Quand le détachement qui occupait l’habitation se transporta ailleurs, le travail de destruction qui avait commencé sur ce beau domaine, s’accéléra d’une manière fantastique. En une nuit toutes les barrières disparurent ; un matin, le toit de toutes les cabanes manquait. Presque chaque jour des ossements frais gisaient dans le camp ou dans la cour ; des bœufs, des vaches, des mulets, des moutons, des chèvres étaient égorgés et dépecés pendant la nuit. Le logement des domestiques, la cuisine, la salle de bal, l’hôpital, les écuries, la maison de l’économe, les cabanes des nègres, les poulaillers, les colombiers, tout jusqu’aux niches des chiens, tout fut rasé. On accusait les nègres de ces déprédations nocturnes ; mais ils renvoyaient l’accusation à certains blancs, qui, d’après leur dire, ne valaient pas mieux qu’eux.

La maison des anciens maîtres, malgré la présence de Mlle Pulchérie, fut attaquée à son tour par les voleurs. Le soleil, le vent, la poussière et la pluie commencèrent à y pénétrer librement, à mesure que les portes et les fenêtres étaient enlevées. Mlle Pulchérie fut obligée de déguerpir ; elle alla s’imposer à la sœur de Mme Saint-Ybars.

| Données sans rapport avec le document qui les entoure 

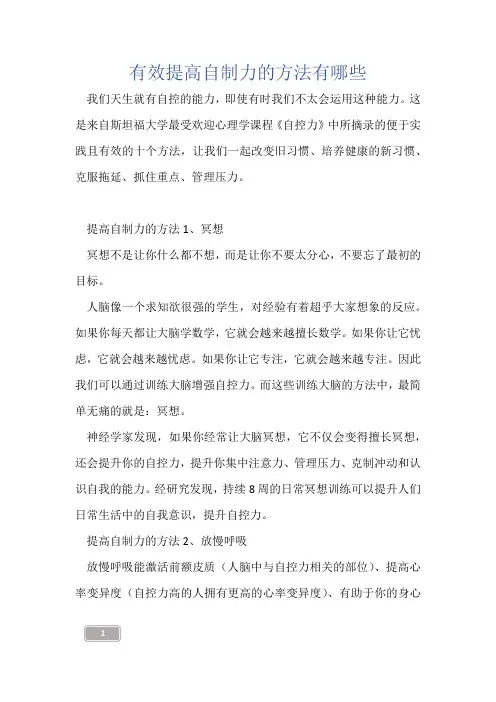 有效提高自制力的方法有哪些

我们天生就有自控的能力，即使有时我们不太会运用这种能力。这是来自斯坦福大学最受欢迎心理学课程《自控力》中所摘录的便于实践且有效的十个方法，让我们一起改变旧习惯、培养健康的新习惯、克服拖延、抓住重点、管理压力。

提高自制力的方法 1、冥想

冥想不是让你什么都不想，而是让你不要太分心，不要忘了最初的目标。

人脑像一个求知欲很强的学生，对经验有着超乎大家想象的反应。如果你每天都让大脑学数学，它就会越来越擅长数学。如果你让它忧虑，它就会越来越忧虑。如果你让它专注，它就会越来越专注。因此我们可以通过训练大脑增强自控力。而这些训练大脑的方法中，最简单无痛的就是：冥想。

神经学家发现，如果你经常让大脑冥想，它不仅会变得擅长冥想，还会提升你的自控力，提升你集中注意力、管理压力、克制冲动和认识自我的能力。经研究发现，持续 8 周的日常冥想训练可以提升人们日常生活中的自我意识，提升自控力。

提高自制力的方法 2、放慢呼吸

放慢呼吸能激活前额皮质（人脑中与自控力相关的部位）、提高心率变异度（自控力高的人拥有更高的心率变异度）、有助于你的身心

1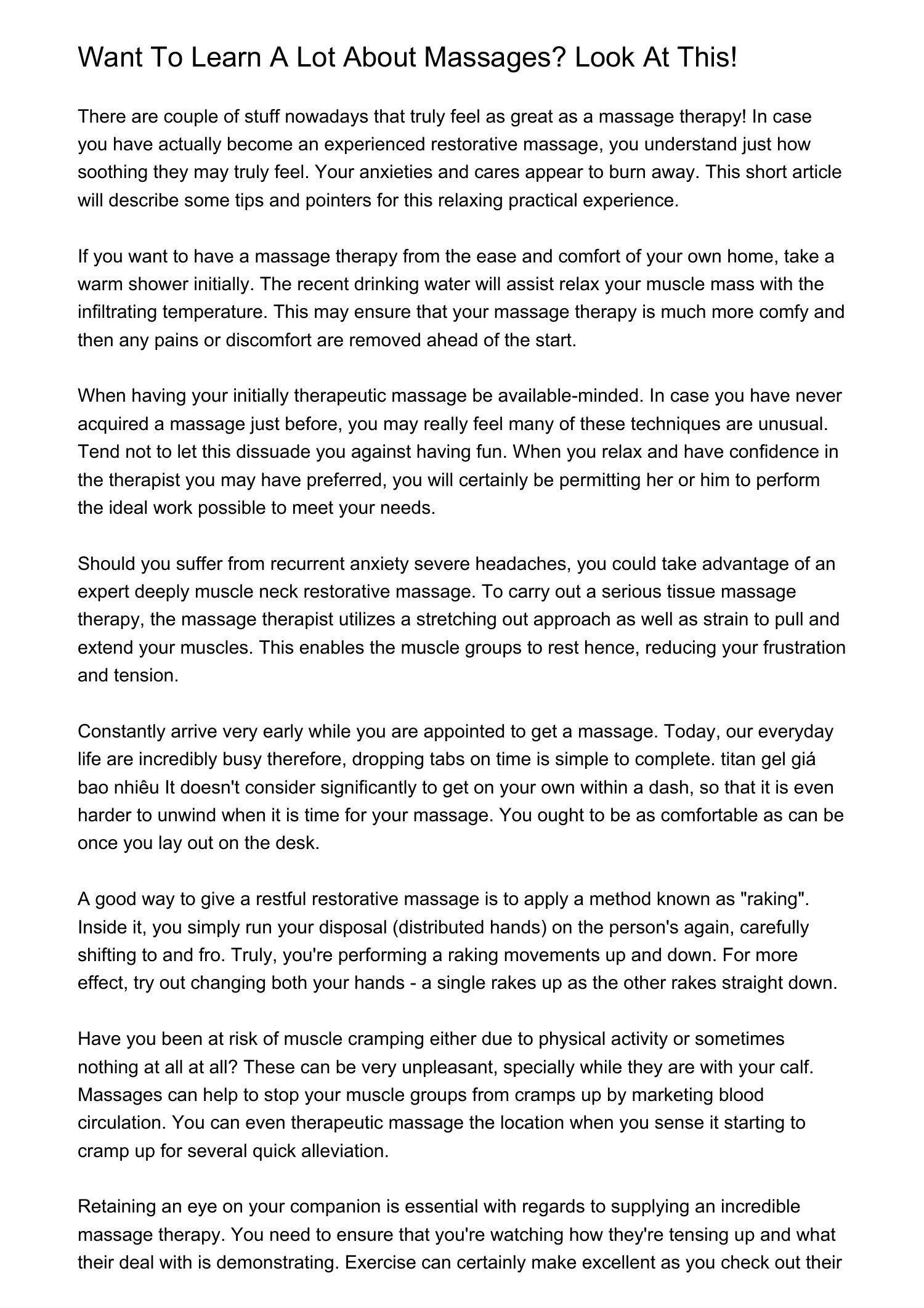 Want To Learn A Lot About Massages? Look At This!

There are couple of stuff nowadays that truly feel as great as a massage therapy! In case you have actually become an experienced restorative massage, you understand just how soothing they may truly feel. Your anxieties and cares appear to burn away. This short article will describe some tips and pointers for this relaxing practical experience.

If you want to have a massage therapy from the ease and comfort of your own home, take a warm shower initially. The recent drinking water will assist relax your muscle mass with the infiltrating temperature. This may ensure that your massage therapy is much more comfy and then any pains or discomfort are removed ahead of the start.

When having your initially therapeutic massage be available-minded. In case you have never acquired a massage just before, you may really feel many of these techniques are unusual. Tend not to let this dissuade you against having fun. When you relax and have confidence in the therapist you may have preferred, you will certainly be permitting her or him to perform the ideal work possible to meet your needs.

Should you suffer from recurrent anxiety severe headaches, you could take advantage of an expert deeply muscle neck restorative massage. To carry out a serious tissue massage therapy, the massage therapist utilizes a stretching out approach as well as strain to pull and extend your muscles. This enables the muscle groups to rest hence, reducing your frustration and tension.

Constantly arrive very early while you are appointed to get a massage. Today, our everyday life are incredibly busy therefore, dropping tabs on time is simple to complete. titan gel giá bao nhiêu It doesn't consider significantly to get on your own within a dash, so that it is even harder to unwind when it is time for your massage. You ought to be as comfortable as can be once you lay out on the desk.

A good way to give a restful restorative massage is to apply a method known as "raking". Inside it, you simply run your disposal (distributed hands) on the person's again, carefully shifting to and fro. Truly, you're performing a raking movements up and down. For more effect, try out changing both your hands - a single rakes up as the other rakes straight down.

Have you been at risk of muscle cramping either due to physical activity or sometimes nothing at all at all? These can be very unpleasant, specially while they are with your calf. Massages can help to stop your muscle groups from cramps up by marketing blood circulation. You can even therapeutic massage the location when you sense it starting to cramp up for several quick alleviation.

Retaining an eye on your companion is essential with regards to supplying an incredible massage therapy. You need to ensure that you're watching how they're tensing up and what their deal with is demonstrating. Exercise can certainly make excellent as you check out their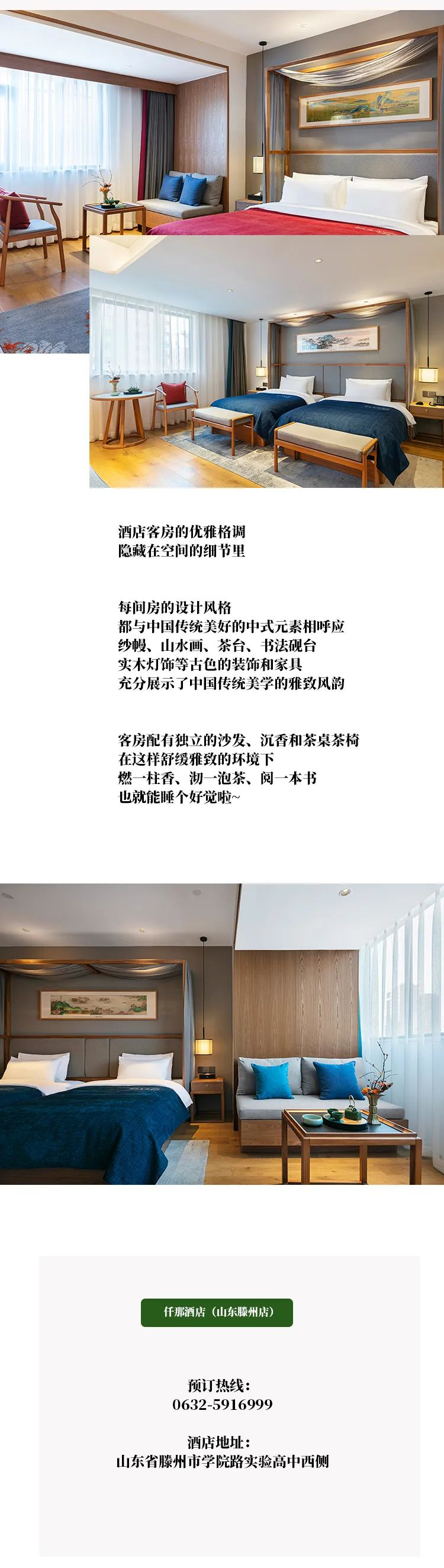 酒店客房的优雅格调
隐藏在空间的细节里

每间房的设计风格
都与中国传统美好的中式元素相呼应
纱幔、山水画、茶台、书法砚台
实木灯饰等古色的装饰和家具
充分展示了中国传统美学的雅致风韵

客房配有独立的沙发、沉香和茶桌茶椅
在这样舒缓雅致的环境下
燃一柱香、沏一泡茶、阅一本书
也就能睡个好觉啦~

仟那酒店（山东滕州店）

预订热线：
0632-5916999

酒店地址：
山东省滕州市学院路实验高中西侧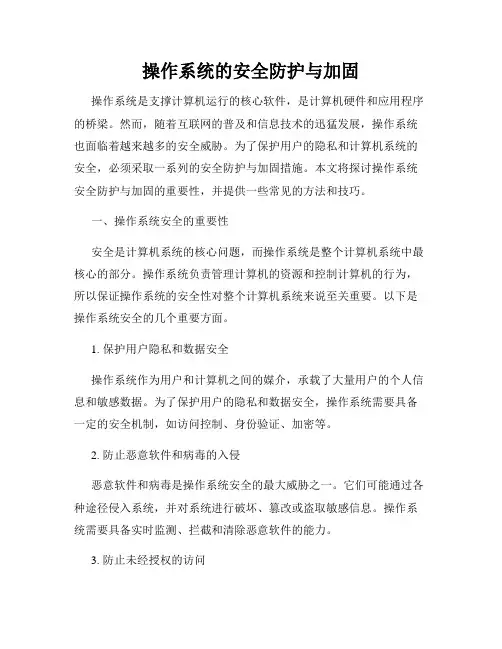 操作系统的安全防护与加固

操作系统是支撑计算机运行的核心软件，是计算机硬件和应用程序的桥梁。然而，随着互联网的普及和信息技术的迅猛发展，操作系统也面临着越来越多的安全威胁。为了保护用户的隐私和计算机系统的安全，必须采取一系列的安全防护与加固措施。本文将探讨操作系统安全防护与加固的重要性，并提供一些常见的方法和技巧。

一、操作系统安全的重要性

安全是计算机系统的核心问题，而操作系统是整个计算机系统中最核心的部分。操作系统负责管理计算机的资源和控制计算机的行为，所以保证操作系统的安全性对整个计算机系统来说至关重要。以下是操作系统安全的几个重要方面。

1. 保护用户隐私和数据安全

操作系统作为用户和计算机之间的媒介，承载了大量用户的个人信息和敏感数据。为了保护用户的隐私和数据安全，操作系统需要具备一定的安全机制，如访问控制、身份验证、加密等。

2. 防止恶意软件和病毒的入侵

恶意软件和病毒是操作系统安全的最大威胁之一。它们可能通过各种途径侵入系统，并对系统进行破坏、篡改或盗取敏感信息。操作系统需要具备实时监测、拦截和清除恶意软件的能力。

3. 防止未经授权的访问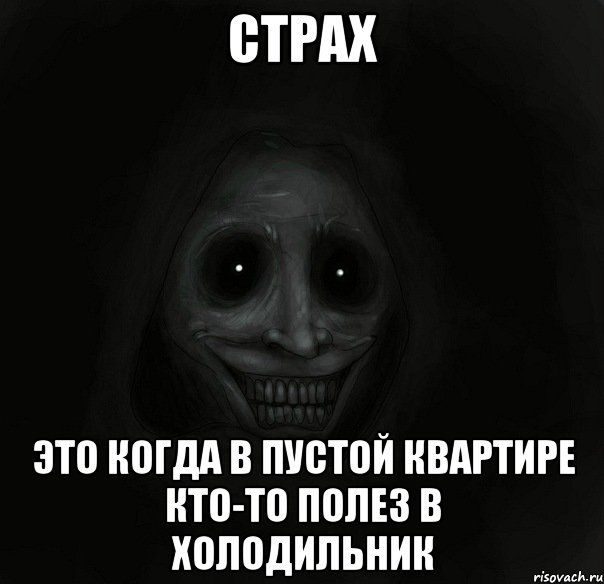 СТРАХ

ЭТО КОГДА В ПУСТОЙ КВАРТИРЕ КТО-ТО ПОЛЕЗ В ХОЛОДИЛЬНИК

risovach.ru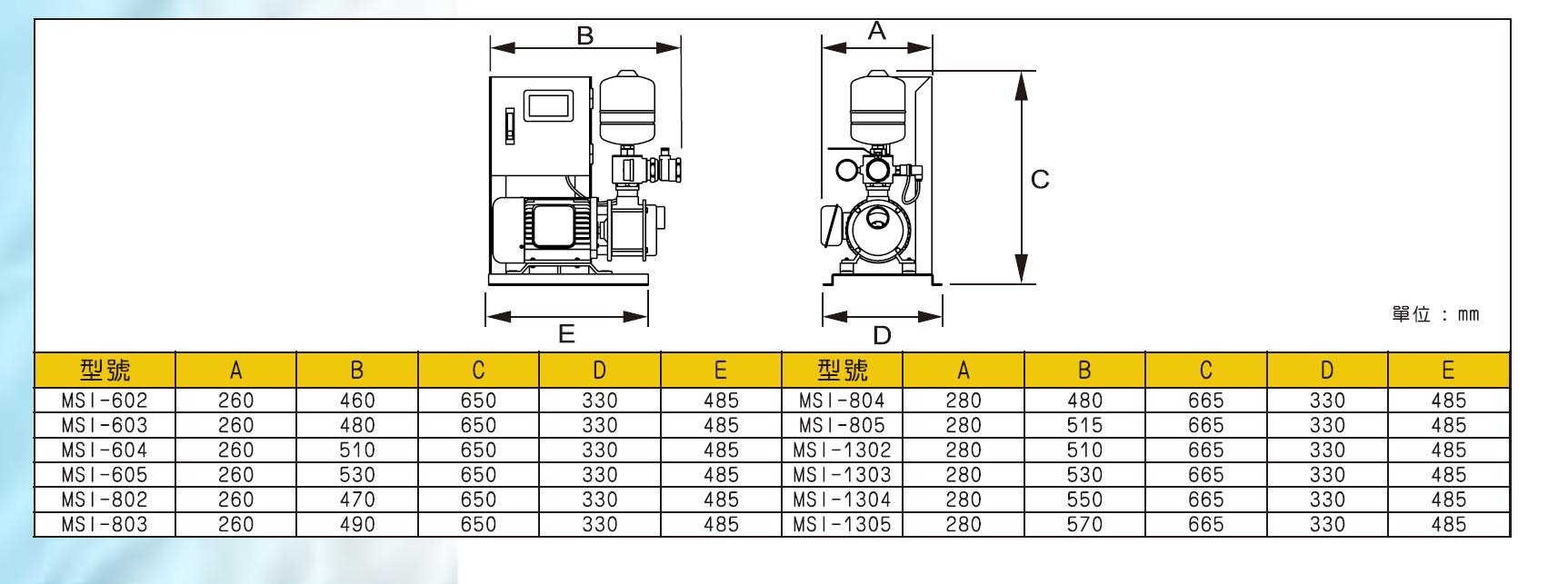 B

A

C

E

D

單位 : mm

| 型號 | A | B | C | D | E | 型號 | A | B | C | D | E |
|---|---|---|---|---|---|---|---|---|---|---|---|
| MSI-602 | 260 | 460 | 650 | 330 | 485 | MSI-804 | 280 | 480 | 665 | 330 | 485 |
| MSI-603 | 260 | 480 | 650 | 330 | 485 | MSI-805 | 280 | 515 | 665 | 330 | 485 |
| MSI-604 | 260 | 510 | 650 | 330 | 485 | MSI-1302 | 280 | 510 | 665 | 330 | 485 |
| MSI-605 | 260 | 530 | 650 | 330 | 485 | MSI-1303 | 280 | 530 | 665 | 330 | 485 |
| MSI-802 | 260 | 470 | 650 | 330 | 485 | MSI-1304 | 280 | 550 | 665 | 330 | 485 |
| MSI-803 | 260 | 490 | 650 | 330 | 485 | MSI-1305 | 280 | 570 | 665 | 330 | 485 |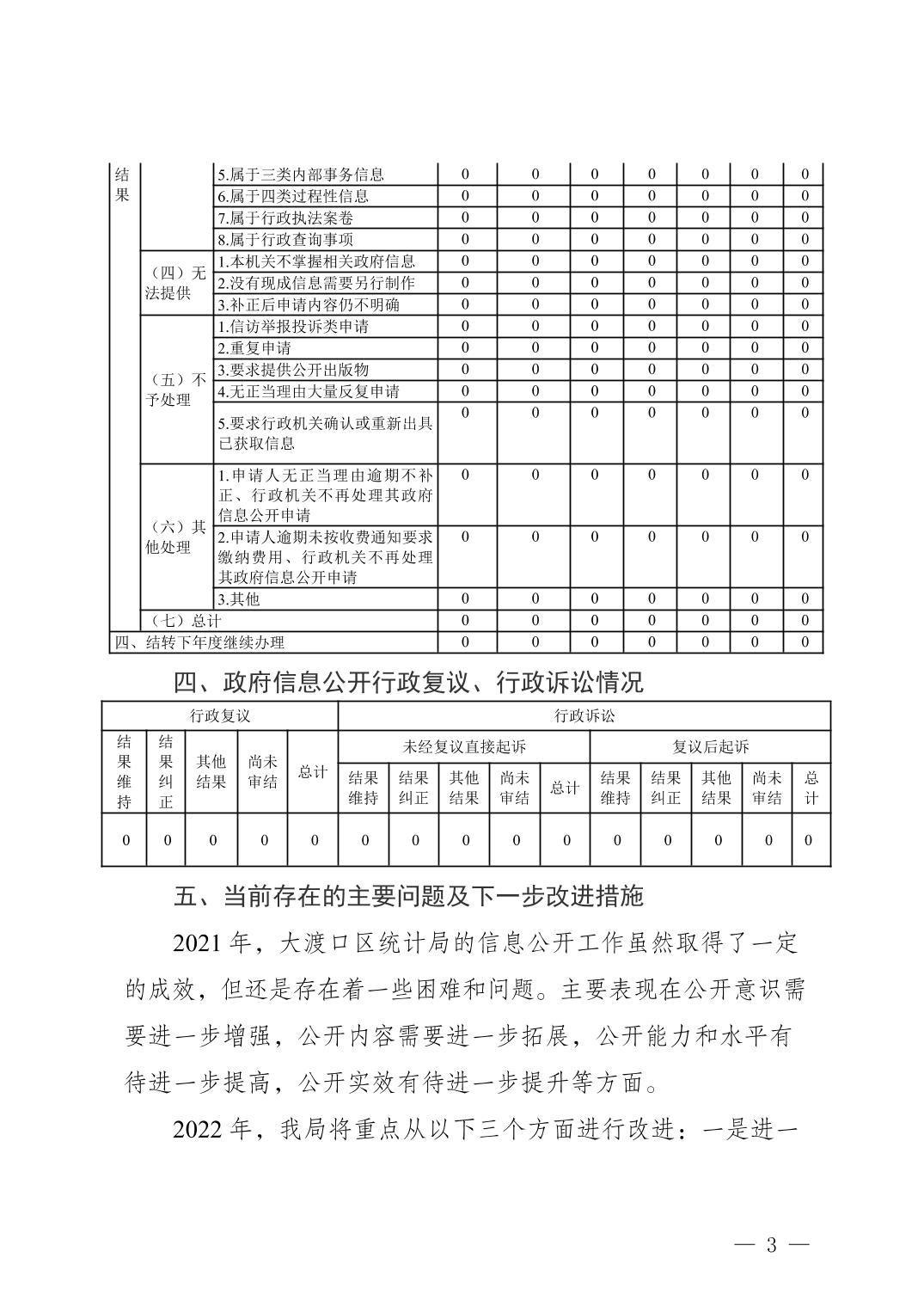 | 结果 | | 5.属于三类内部事务信息 | 0 | 0 | 0 | 0 | 0 | 0 | 0 |
|---|---|---|---|---|---|---|---|---|---|
| | | 6.属于四类过程性信息 | 0 | 0 | 0 | 0 | 0 | 0 | 0 |
| | | 7.属于行政执法案卷 | 0 | 0 | 0 | 0 | 0 | 0 | 0 |
| | | 8.属于行政查询事项 | 0 | 0 | 0 | 0 | 0 | 0 | 0 |
| | （四）无法提供 | 1.本机关不掌握相关政府信息 | 0 | 0 | 0 | 0 | 0 | 0 | 0 |
| | | 2.没有现成信息需要另行制作 | 0 | 0 | 0 | 0 | 0 | 0 | 0 |
| | | 3.补正后申请内容仍不明确 | 0 | 0 | 0 | 0 | 0 | 0 | 0 |
| | （五）不予处理 | 1.信访举报投诉类申请 | 0 | 0 | 0 | 0 | 0 | 0 | 0 |
| | | 2.重复申请 | 0 | 0 | 0 | 0 | 0 | 0 | 0 |
| | | 3.要求提供公开出版物 | 0 | 0 | 0 | 0 | 0 | 0 | 0 |
| | | 4.无正当理由大量反复申请 | 0 | 0 | 0 | 0 | 0 | 0 | 0 |
| | | 5.要求行政机关确认或重新出具已获取信息 | 0 | 0 | 0 | 0 | 0 | 0 | 0 |
| | （六）其他处理 | 1.申请人无正当理由逾期不补正、行政机关不再处理其政府信息公开申请 | 0 | 0 | 0 | 0 | 0 | 0 | 0 |
| | | 2.申请人逾期未按收费通知要求缴纳费用、行政机关不再处理其政府信息公开申请 | 0 | 0 | 0 | 0 | 0 | 0 | 0 |
| | | 3.其他 | 0 | 0 | 0 | 0 | 0 | 0 | 0 |
| | （七）总计 | | 0 | 0 | 0 | 0 | 0 | 0 | 0 |
| 四、结转下年度继续办理 | | | 0 | 0 | 0 | 0 | 0 | 0 | 0 |

四、政府信息公开行政复议、行政诉讼情况

| 行政复议 | | | | | 行政诉讼 | | | | | | | | | |
|---|---|---|---|---|---|---|---|---|---|---|---|---|---|---|
| 结果维持 | 结果纠正 | 其他结果 | 尚未审结 | 总计 | 未经复议直接起诉 | | | | | 复议后起诉 | | | | |
| | | | | | 结果维持 | 结果纠正 | 其他结果 | 尚未审结 | 总计 | 结果维持 | 结果纠正 | 其他结果 | 尚未审结 | 总计 |
| 0 | 0 | 0 | 0 | 0 | 0 | 0 | 0 | 0 | 0 | 0 | 0 | 0 | 0 | 0 |

五、当前存在的主要问题及下一步改进措施

2021 年，大渡口区统计局的信息公开工作虽然取得了一定的成效，但还是存在着一些困难和问题。主要表现在公开意识需要进一步增强，公开内容需要进一步拓展，公开能力和水平有待进一步提高，公开实效有待进一步提升等方面。

2022 年，我局将重点从以下三个方面进行改进：一是进一

— 3 —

Les planchers s’évanouirent, suivis des poteaux, des solives, des panneaux, des escaliers. Bientôt il ne resta plus que la carcasse en brique, semblable à une forteresse abandonnée après un siège. Les briques elles-mêmes furent emportées ; de la magnifique résidence des Saint-Ybars, on ne vit plus que quelques pans de mur du rez-de-chaussée, à l’ombre desquels vinrent se reposer de vieilles vaches errantes.

La sucrerie, avec toutes ses dépendances, ne fut pas mieux traitée. Les Fédéraux, voyant qu’an lieu de sucre ils avaient fabriqué une espèce de goudron, abandonnèrent les machines. Avant de s’en aller, ils vendirent les approvisionnements de toute sorte dont les magasins étaient bondés. Après leur départ, les bois et les briques de l’usine, des échopes, des hangars, des écuries, disparurent ; les machines à vapeur et les pièces de fer trop lourdes pour être enlevées en une nuit, furent laissées à leur place, exposée à l’action de l’air ; elles se couvrirent de rouille, et, au printemps suivant, leurs masses rouges furent submergées au milieu d’un désert de grandes herbes.